■ POLITICS
Hsieh campaigns online
Democratic Progressive Party (DPP) presidential candidate Frank Hsieh (謝長廷) has launched an official campaign Web site to attract young voters. Hsieh's top campaign manager Yeh Chu-lan (葉菊蘭) said the Web site features video and photos of tourist attractions such as scenery from beaches in Kaohsiung and the Chiku (七股) wetlands in Tainan County. It also features a famous documentary film depicting the daily life of three elderly rice farmers in Tainan County. Yeh invited Internet users to visit the site and look at Hsieh's campaign information and other video and audio files.
■ POLITICS
Chu apologizes to Su's mom
Chinese Nationalist Party (KMT) Legislator Chu Fong-chi (朱鳳芝) apologized yesterday to Democratic Progressive Party (DPP) vice presidential candidate Su Tseng-chang's (蘇貞昌) mother for saying that she had an affair with a veteran after her husband died. Chu asked Veterans Affairs Commission Minister Hu Chen-pu (胡鎮埔) whether he had heard a rumor about Su's mother having an affair during a National Defense Committee meeting on Wednesday. Chu then corrected herself, saying the person she meant to refer to was former DPP chairman Yu Shyi-kun's mother. Chu said her comment was not inappropriate, but in response to criticism from DPP lawmakers, offered an apology.
■ AVIATION
New problem for problem jet
A China Airlines jet developed a fresh technical problem yesterday while on a flight home from Japan where it had undergone repairs on a crack on its fuselage, officials said. The Boeing 737-800 struggled to take off from the airport in Saga, southern Japan, and returned with what its captain called a glitch in its airspeed indicators, the officials said. "There was a discrepancy between the reading of the captain's airspeed indicator and that of the co-pilot's," China Airlines Tokyo office spokesman Tadahiro Akiyama said. There were no people on board other than the captain and the co-pilot, he said. "It took much [more] time for the aircraft to take off for reasons not immediately clear. It lifted up on the edge of the runway," said Rui Mitsuma, a transport ministry official based at the airport. Public network NHK broadcast footage showing the plane crushing a lamp at the end of a 60m overrun strip stretching from the 2,000m runway. A team of engineers from the airline's head office had inspected and repaired the fuselage.
■ DIPLOMACY
Chen to meet with allies
President Chen Shui-bian (陳水扁) will depart for the Marshall Islands on Thursday to attend the second Taiwan-South Pacific leaders' summit scheduled to take place the following day, Chen Chi-mai (陳其邁), deputy secretary-general of the Presidential Office, said yesterday. Chen Chi-mai said that after the summit, the president and leaders of the six Pacific allies -- the Solomon Islands, Kiribati, Marshall Islands, Palau, Tuvalu and Nauru -- will sign the "Majuro Declaration" in which the leaders of the allies will express their support for Taiwan's bid to join the UN. Majuro is the capital of the Marshall Islands.

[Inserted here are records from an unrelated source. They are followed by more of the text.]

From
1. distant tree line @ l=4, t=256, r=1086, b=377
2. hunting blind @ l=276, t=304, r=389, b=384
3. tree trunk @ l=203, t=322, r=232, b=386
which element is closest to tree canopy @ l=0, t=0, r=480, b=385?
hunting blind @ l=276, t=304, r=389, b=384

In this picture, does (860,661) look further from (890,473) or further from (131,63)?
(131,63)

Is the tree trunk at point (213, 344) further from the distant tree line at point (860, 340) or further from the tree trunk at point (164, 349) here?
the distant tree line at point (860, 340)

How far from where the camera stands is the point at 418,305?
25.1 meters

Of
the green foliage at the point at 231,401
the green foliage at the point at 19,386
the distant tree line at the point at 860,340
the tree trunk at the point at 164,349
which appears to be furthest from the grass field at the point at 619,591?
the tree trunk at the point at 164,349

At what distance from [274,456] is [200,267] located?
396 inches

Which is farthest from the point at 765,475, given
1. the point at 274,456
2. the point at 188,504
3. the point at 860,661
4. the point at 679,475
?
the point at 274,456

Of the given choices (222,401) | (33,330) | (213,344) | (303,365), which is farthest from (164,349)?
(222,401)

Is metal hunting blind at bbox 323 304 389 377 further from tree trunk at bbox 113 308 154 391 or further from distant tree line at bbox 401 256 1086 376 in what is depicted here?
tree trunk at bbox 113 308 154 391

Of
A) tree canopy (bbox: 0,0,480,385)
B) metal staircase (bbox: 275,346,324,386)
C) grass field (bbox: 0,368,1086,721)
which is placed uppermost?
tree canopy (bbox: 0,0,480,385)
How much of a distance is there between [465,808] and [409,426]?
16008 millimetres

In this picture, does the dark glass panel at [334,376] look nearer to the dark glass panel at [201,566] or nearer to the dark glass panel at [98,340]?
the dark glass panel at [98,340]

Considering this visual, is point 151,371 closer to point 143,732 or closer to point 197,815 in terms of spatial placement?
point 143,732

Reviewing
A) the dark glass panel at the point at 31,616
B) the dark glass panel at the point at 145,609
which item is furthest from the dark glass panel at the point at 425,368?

The summit meeting will review various cooperation projects in the "Palau Declaration" signed during the first summit to strengthen their friendship through cooperation in the areas of economic development, capacity building, society and culture, Chen Chi-mai said.
■ CRIME
Illegal gunmaker caught
Police in Taitung County infiltrated an underground firearm factory in the county late on Thursday night, nabbing the owner and a batch of guns and tools. Taitung police said at a news conference yesterday that after months of investigation and surveillance, the police raided the garage owned and run by Lai Chien-chuan (賴建全), arresting him on the spot and confiscating converted gas rifles, pistols, semi-finished converted Beretta guns, ammunition and tools for weapon modification. Lai, 33, claimed that he is "addicted" to firearms of all kinds and purchased these weapons online to satisfy his personal hobby, police said.
■ DIPLOMACY
MOFA thanks US House
The Ministry of Foreign Affairs (MOFA) expressed gratitude yesterday to the US House of Representatives for unanimously passing a resolution urging the executive branch to supply Taiwan with sufficient defensive weapons and services. The US House passed Resolution 676 on Wednesday, declaring that the US, in accordance with the Taiwan Relations Act, should make articles and services for self-sufficient defense capacity available to Taiwan. MOFA deputy spokeswoman Yeh Fei-bi (葉非比) said yesterday that the resolution shows the House's support for Taiwan's determination to upgrade its defensive capabilities.
■ POLITICS
Lawmakers doubt Ma
Democratic Progressive Party (DPP) lawmakers yesterday alleged that Chinese Nationalist Party (KMT) presidential candidate Ma Ying-jeou (馬英九) lied when he said he was unaware of a sign that contained a pun using an aggressive Chinese swear word. The KMT took down the sign on Thursday, after it drew the ire of many who said that is seriously insulted Taiwanese women. But DPP Legislator Wang Shu-hui (王淑慧) said yesterday that the KMT also produced T-shirts bearing the slogan, which can be bought online. Wang said the KMT started selling the T-shirts at its Sept. 15 rally to promote the KMT's UN referendum proposal. "I doubt that Ma didn't know about the slogan in advance," Wang said. "He owes the public an apology."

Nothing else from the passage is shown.